▸ INSTRUCTIONS TO FOLLOW
Copy every entry below verbatim, except for images.

▸ EXCERPTED RECORDS
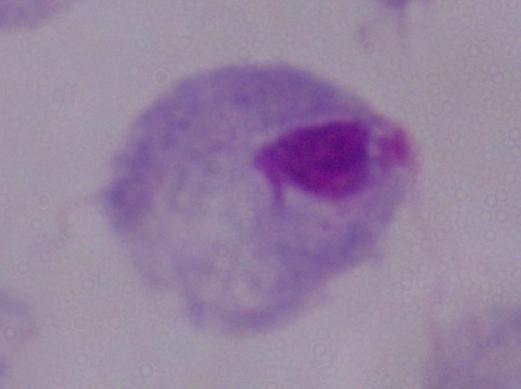

identification: trichomonad
magnification: 1000x
modality: micrograph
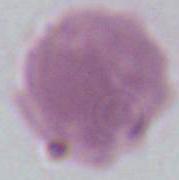

Summary:
  - Identification: red blood cell
  - Modality: micrograph
  - Magnification: 1000x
Report the malaria status of this cell.
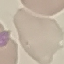

It is uninfected.

image type = automatically extracted cell patch, resized to 64 × 64 pixels
stain = Giemsa
capture = smartphone camera at the microscope eyepiece
preparation = thin smear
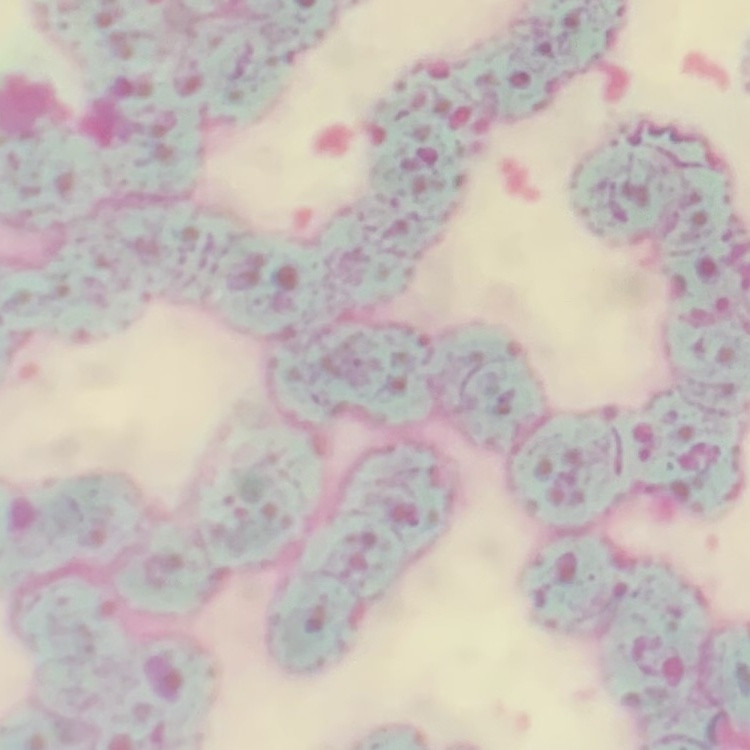

The erythrocytes show rouleaux formation. Thin peripheral smear. Square crop of a larger photomicrograph. Field's or Giemsa stain.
Name the cell type shown.
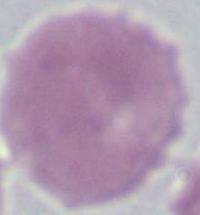
An erythrocyte.

modality = micrograph
magnification = 1000x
Identify the parasite.
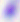
Toxoplasma gondii.

magnification: 400x
modality: micrograph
Outline each blood parasite and name the species.
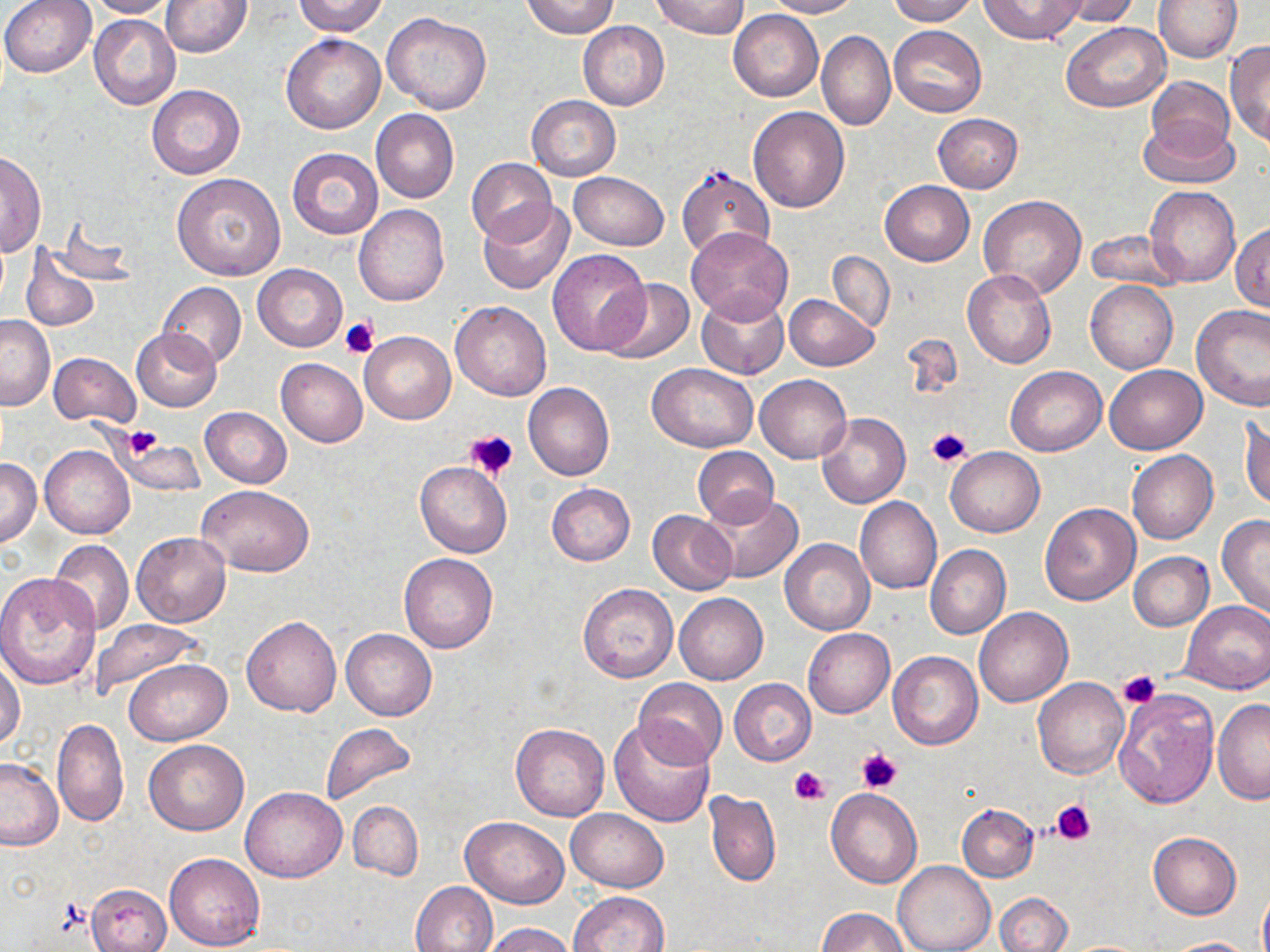

No blood parasites seen.

Approximate bounding boxes as [x1, y1, x2, y2] in pixels. Uninfected red blood cell locations: [0, 0, 99, 77], [86, 0, 178, 18], [161, 0, 253, 57], [293, 0, 387, 36], [522, 0, 618, 39], [652, 0, 748, 38], [765, 0, 862, 18], [885, 0, 977, 25], [977, 0, 1088, 44], [1049, 0, 1140, 27], [1152, 0, 1242, 62], [1, 7, 177, 93], [728, 10, 823, 101], [89, 12, 181, 109], [381, 12, 491, 113], [578, 21, 669, 110], [1061, 21, 1171, 112], [889, 25, 986, 117], [816, 31, 894, 130], [281, 33, 385, 134], [1225, 40, 1270, 149], [1146, 76, 1236, 156], [146, 83, 246, 179], [527, 95, 621, 180], [748, 106, 850, 213], [371, 109, 459, 202], [932, 114, 1024, 192], [1138, 116, 1238, 189], [287, 147, 383, 238], [0, 151, 44, 256], [466, 157, 557, 246], [674, 165, 776, 263], [568, 172, 670, 250], [172, 174, 286, 281], [878, 181, 975, 266], [1146, 185, 1240, 287], [979, 195, 1087, 300], [479, 200, 574, 295], [354, 204, 450, 308], [47, 217, 138, 287], [1231, 223, 1269, 312], [685, 227, 793, 323], [1084, 231, 1187, 292], [22, 247, 100, 333], [547, 248, 650, 356], [827, 251, 894, 330], [252, 264, 347, 351], [962, 269, 1057, 370], [600, 277, 694, 364], [1086, 280, 1177, 374], [158, 282, 246, 370], [697, 291, 789, 378], [784, 294, 878, 371], [451, 301, 552, 401], [1191, 305, 1270, 410], [0, 314, 54, 409], [132, 329, 223, 411], [359, 331, 456, 424], [900, 332, 964, 404], [49, 351, 141, 428], [276, 358, 367, 447], [648, 362, 759, 453], [1104, 364, 1206, 454], [1005, 366, 1107, 455], [754, 374, 851, 463], [523, 383, 614, 480], [200, 406, 292, 488], [1241, 411, 1269, 511], [817, 412, 910, 508], [115, 432, 202, 497], [40, 444, 135, 539], [692, 445, 778, 527], [945, 447, 1044, 537], [1127, 450, 1219, 544], [0, 457, 42, 548], [415, 462, 511, 557], [547, 483, 635, 565], [198, 484, 315, 577], [703, 491, 802, 584], [855, 496, 942, 594], [1038, 502, 1141, 605], [648, 509, 737, 595], [1217, 515, 1270, 619], [132, 532, 231, 628], [780, 538, 875, 635], [50, 540, 135, 635], [925, 544, 1012, 639], [1129, 552, 1214, 631], [399, 553, 498, 652], [0, 573, 102, 691], [578, 582, 679, 682], [675, 592, 768, 685], [1181, 599, 1270, 693], [974, 607, 1072, 707], [242, 614, 341, 716], [90, 618, 206, 699], [339, 627, 437, 721], [803, 627, 894, 718], [888, 651, 983, 750], [0, 658, 25, 750], [124, 658, 232, 745], [631, 677, 727, 769], [730, 678, 816, 764], [1032, 678, 1129, 779], [1113, 687, 1221, 810], [1213, 699, 1270, 804], [52, 717, 127, 827], [607, 719, 716, 827], [319, 722, 417, 807], [510, 723, 610, 821], [143, 739, 249, 835], [0, 756, 65, 851], [240, 786, 346, 882], [827, 788, 922, 888], [704, 791, 781, 887], [348, 800, 422, 881], [957, 804, 1038, 882], [567, 808, 668, 892], [460, 815, 569, 908], [1148, 831, 1241, 920], [165, 852, 265, 951], [894, 861, 995, 952], [411, 881, 498, 952], [86, 882, 171, 952], [1258, 886, 1270, 952], [570, 891, 670, 952], [995, 892, 1073, 952], [817, 908, 907, 952], [483, 923, 576, 952], [1164, 937, 1259, 952]. Platelet locations: [341, 317, 379, 358], [123, 426, 163, 457], [926, 427, 971, 469], [467, 429, 518, 479], [1119, 670, 1160, 707], [856, 748, 903, 793], [789, 767, 830, 805], [1051, 799, 1097, 846]. Slide-level diagnosis: no evidence of blood parasites. Image is 1270×952 pixels. Thin blood smear. Captured at 1000x magnification. Light microscopy. One field of a larger specimen. May-Grünwald-Giemsa stain.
Classify this cell by malaria status.
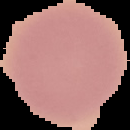

Uninfected.

preparation = thin blood film
image size = 130×130 pixels
image type = cell region segmented out of the field of view; surrounding area masked to black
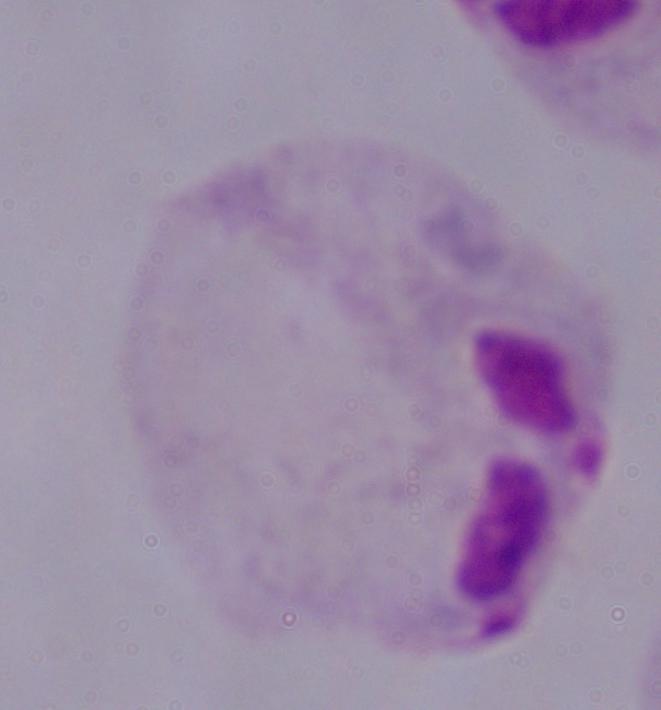
identification: trichomonad
modality: photomicrograph
magnification: 1000x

▸ SOLVED PROBLEM
identification: trichomonad
magnification: 1000x
modality: micrograph

Summary:
  - Identification: red blood cell
  - Modality: micrograph
  - Magnification: 1000x
Report the malaria status of this cell.

It is uninfected.

image type = automatically extracted cell patch, resized to 64 × 64 pixels
stain = Giemsa
capture = smartphone camera at the microscope eyepiece
preparation = thin smear

The erythrocytes show rouleaux formation. Thin peripheral smear. Square crop of a larger photomicrograph. Field's or Giemsa stain.
Name the cell type shown.
An erythrocyte.

modality = micrograph
magnification = 1000x
Identify the parasite.
Toxoplasma gondii.

magnification: 400x
modality: micrograph
Outline each blood parasite and name the species.

No blood parasites seen.

Approximate bounding boxes as [x1, y1, x2, y2] in pixels. Uninfected red blood cell locations: [0, 0, 99, 77], [86, 0, 178, 18], [161, 0, 253, 57], [293, 0, 387, 36], [522, 0, 618, 39], [652, 0, 748, 38], [765, 0, 862, 18], [885, 0, 977, 25], [977, 0, 1088, 44], [1049, 0, 1140, 27], [1152, 0, 1242, 62], [1, 7, 177, 93], [728, 10, 823, 101], [89, 12, 181, 109], [381, 12, 491, 113], [578, 21, 669, 110], [1061, 21, 1171, 112], [889, 25, 986, 117], [816, 31, 894, 130], [281, 33, 385, 134], [1225, 40, 1270, 149], [1146, 76, 1236, 156], [146, 83, 246, 179], [527, 95, 621, 180], [748, 106, 850, 213], [371, 109, 459, 202], [932, 114, 1024, 192], [1138, 116, 1238, 189], [287, 147, 383, 238], [0, 151, 44, 256], [466, 157, 557, 246], [674, 165, 776, 263], [568, 172, 670, 250], [172, 174, 286, 281], [878, 181, 975, 266], [1146, 185, 1240, 287], [979, 195, 1087, 300], [479, 200, 574, 295], [354, 204, 450, 308], [47, 217, 138, 287], [1231, 223, 1269, 312], [685, 227, 793, 323], [1084, 231, 1187, 292], [22, 247, 100, 333], [547, 248, 650, 356], [827, 251, 894, 330], [252, 264, 347, 351], [962, 269, 1057, 370], [600, 277, 694, 364], [1086, 280, 1177, 374], [158, 282, 246, 370], [697, 291, 789, 378], [784, 294, 878, 371], [451, 301, 552, 401], [1191, 305, 1270, 410], [0, 314, 54, 409], [132, 329, 223, 411], [359, 331, 456, 424], [900, 332, 964, 404], [49, 351, 141, 428], [276, 358, 367, 447], [648, 362, 759, 453], [1104, 364, 1206, 454], [1005, 366, 1107, 455], [754, 374, 851, 463], [523, 383, 614, 480], [200, 406, 292, 488], [1241, 411, 1269, 511], [817, 412, 910, 508], [115, 432, 202, 497], [40, 444, 135, 539], [692, 445, 778, 527], [945, 447, 1044, 537], [1127, 450, 1219, 544], [0, 457, 42, 548], [415, 462, 511, 557], [547, 483, 635, 565], [198, 484, 315, 577], [703, 491, 802, 584], [855, 496, 942, 594], [1038, 502, 1141, 605], [648, 509, 737, 595], [1217, 515, 1270, 619], [132, 532, 231, 628], [780, 538, 875, 635], [50, 540, 135, 635], [925, 544, 1012, 639], [1129, 552, 1214, 631], [399, 553, 498, 652], [0, 573, 102, 691], [578, 582, 679, 682], [675, 592, 768, 685], [1181, 599, 1270, 693], [974, 607, 1072, 707], [242, 614, 341, 716], [90, 618, 206, 699], [339, 627, 437, 721], [803, 627, 894, 718], [888, 651, 983, 750], [0, 658, 25, 750], [124, 658, 232, 745], [631, 677, 727, 769], [730, 678, 816, 764], [1032, 678, 1129, 779], [1113, 687, 1221, 810], [1213, 699, 1270, 804], [52, 717, 127, 827], [607, 719, 716, 827], [319, 722, 417, 807], [510, 723, 610, 821], [143, 739, 249, 835], [0, 756, 65, 851], [240, 786, 346, 882], [827, 788, 922, 888], [704, 791, 781, 887], [348, 800, 422, 881], [957, 804, 1038, 882], [567, 808, 668, 892], [460, 815, 569, 908], [1148, 831, 1241, 920], [165, 852, 265, 951], [894, 861, 995, 952], [411, 881, 498, 952], [86, 882, 171, 952], [1258, 886, 1270, 952], [570, 891, 670, 952], [995, 892, 1073, 952], [817, 908, 907, 952], [483, 923, 576, 952], [1164, 937, 1259, 952]. Platelet locations: [341, 317, 379, 358], [123, 426, 163, 457], [926, 427, 971, 469], [467, 429, 518, 479], [1119, 670, 1160, 707], [856, 748, 903, 793], [789, 767, 830, 805], [1051, 799, 1097, 846]. Slide-level diagnosis: no evidence of blood parasites. Image is 1270×952 pixels. Thin blood smear. Captured at 1000x magnification. Light microscopy. One field of a larger specimen. May-Grünwald-Giemsa stain.
Classify this cell by malaria status.

Uninfected.

preparation = thin blood film
image size = 130×130 pixels
image type = cell region segmented out of the field of view; surrounding area masked to black
identification: trichomonad
modality: photomicrograph
magnification: 1000x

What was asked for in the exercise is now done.